On October 15, 1998, we signed a definitive merger agreement to acquire Quarterdeck. On November 17, 1998, we
completed our tender offer for the common stock of Quarterdeck acquiring an approximately 63% interest. On March
29, 1999, we acquired Quarterdeck’s remaining shares through a cash merger at the tender offer price of $0.52 per
share in accordance with the definitive merger agreement. The transaction was accounted for as a purchase. Under
the transaction, we recorded approximately $8 million of acquired in-process research and development, $8 million of
capitalized software technology, $66 million of goodwill and $3 million of other intangibles. A valuation specialist
used our management’s estimates to establish the amount of in-process research and development. As of March 31,
1999, we had incurred less than $1 million of capitalized software amortization expense and approximately $3 million
of goodwill amortization expense related to this acquisition.
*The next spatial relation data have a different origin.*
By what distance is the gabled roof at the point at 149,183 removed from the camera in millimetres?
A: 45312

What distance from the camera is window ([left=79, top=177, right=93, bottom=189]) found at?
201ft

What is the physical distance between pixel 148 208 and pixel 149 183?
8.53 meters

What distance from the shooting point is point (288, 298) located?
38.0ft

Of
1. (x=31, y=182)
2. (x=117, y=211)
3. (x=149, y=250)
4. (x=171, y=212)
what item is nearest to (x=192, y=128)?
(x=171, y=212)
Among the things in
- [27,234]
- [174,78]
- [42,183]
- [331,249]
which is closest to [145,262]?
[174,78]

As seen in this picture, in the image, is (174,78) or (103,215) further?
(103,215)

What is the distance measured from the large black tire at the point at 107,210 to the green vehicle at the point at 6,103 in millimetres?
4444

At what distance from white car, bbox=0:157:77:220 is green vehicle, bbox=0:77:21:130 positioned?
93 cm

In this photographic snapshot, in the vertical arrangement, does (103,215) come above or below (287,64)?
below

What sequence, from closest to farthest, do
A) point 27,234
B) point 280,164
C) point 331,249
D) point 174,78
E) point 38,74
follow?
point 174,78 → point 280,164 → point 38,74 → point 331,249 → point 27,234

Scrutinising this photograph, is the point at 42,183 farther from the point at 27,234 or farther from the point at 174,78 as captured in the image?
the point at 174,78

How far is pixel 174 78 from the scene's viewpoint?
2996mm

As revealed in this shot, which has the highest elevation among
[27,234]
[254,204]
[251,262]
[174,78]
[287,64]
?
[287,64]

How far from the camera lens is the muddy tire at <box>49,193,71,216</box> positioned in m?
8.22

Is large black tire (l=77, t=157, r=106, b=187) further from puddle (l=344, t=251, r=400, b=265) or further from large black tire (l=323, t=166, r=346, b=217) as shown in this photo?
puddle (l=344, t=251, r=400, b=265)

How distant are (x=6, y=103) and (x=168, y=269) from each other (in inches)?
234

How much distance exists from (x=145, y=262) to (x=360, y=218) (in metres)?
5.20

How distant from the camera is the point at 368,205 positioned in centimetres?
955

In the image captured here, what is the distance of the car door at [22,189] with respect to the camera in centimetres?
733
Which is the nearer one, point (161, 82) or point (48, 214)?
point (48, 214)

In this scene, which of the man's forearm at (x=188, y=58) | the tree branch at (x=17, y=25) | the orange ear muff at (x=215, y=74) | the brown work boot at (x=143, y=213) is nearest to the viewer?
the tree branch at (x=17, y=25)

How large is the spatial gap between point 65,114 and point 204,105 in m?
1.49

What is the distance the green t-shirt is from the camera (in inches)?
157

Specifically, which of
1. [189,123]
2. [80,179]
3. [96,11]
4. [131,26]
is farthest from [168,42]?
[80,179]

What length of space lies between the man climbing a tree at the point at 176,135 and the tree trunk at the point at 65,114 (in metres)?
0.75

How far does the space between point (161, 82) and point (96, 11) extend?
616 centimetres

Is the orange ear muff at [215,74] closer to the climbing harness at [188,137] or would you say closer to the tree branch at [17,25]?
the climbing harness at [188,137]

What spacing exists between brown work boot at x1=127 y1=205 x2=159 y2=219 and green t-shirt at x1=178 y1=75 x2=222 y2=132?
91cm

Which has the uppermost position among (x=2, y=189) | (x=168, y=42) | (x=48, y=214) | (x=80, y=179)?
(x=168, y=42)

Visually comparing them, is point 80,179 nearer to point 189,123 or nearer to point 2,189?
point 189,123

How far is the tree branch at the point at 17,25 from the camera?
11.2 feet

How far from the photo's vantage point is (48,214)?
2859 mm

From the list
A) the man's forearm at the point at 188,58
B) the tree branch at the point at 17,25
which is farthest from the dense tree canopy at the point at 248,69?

The amounts related to workforce in place is being
amortized over 2 years. The capitalized software, goodwill and other intangibles will be amortized over a 5 year
period. In addition, Quarterdeck had issued $25 million of 6% convertible senior subordinated notes, due in 2001, to
an institutional investor in a private placement pursuant to the terms of a Note Agreement dated March 1, 1996. The
Notes were paid in full without any premium on March 30, 1999.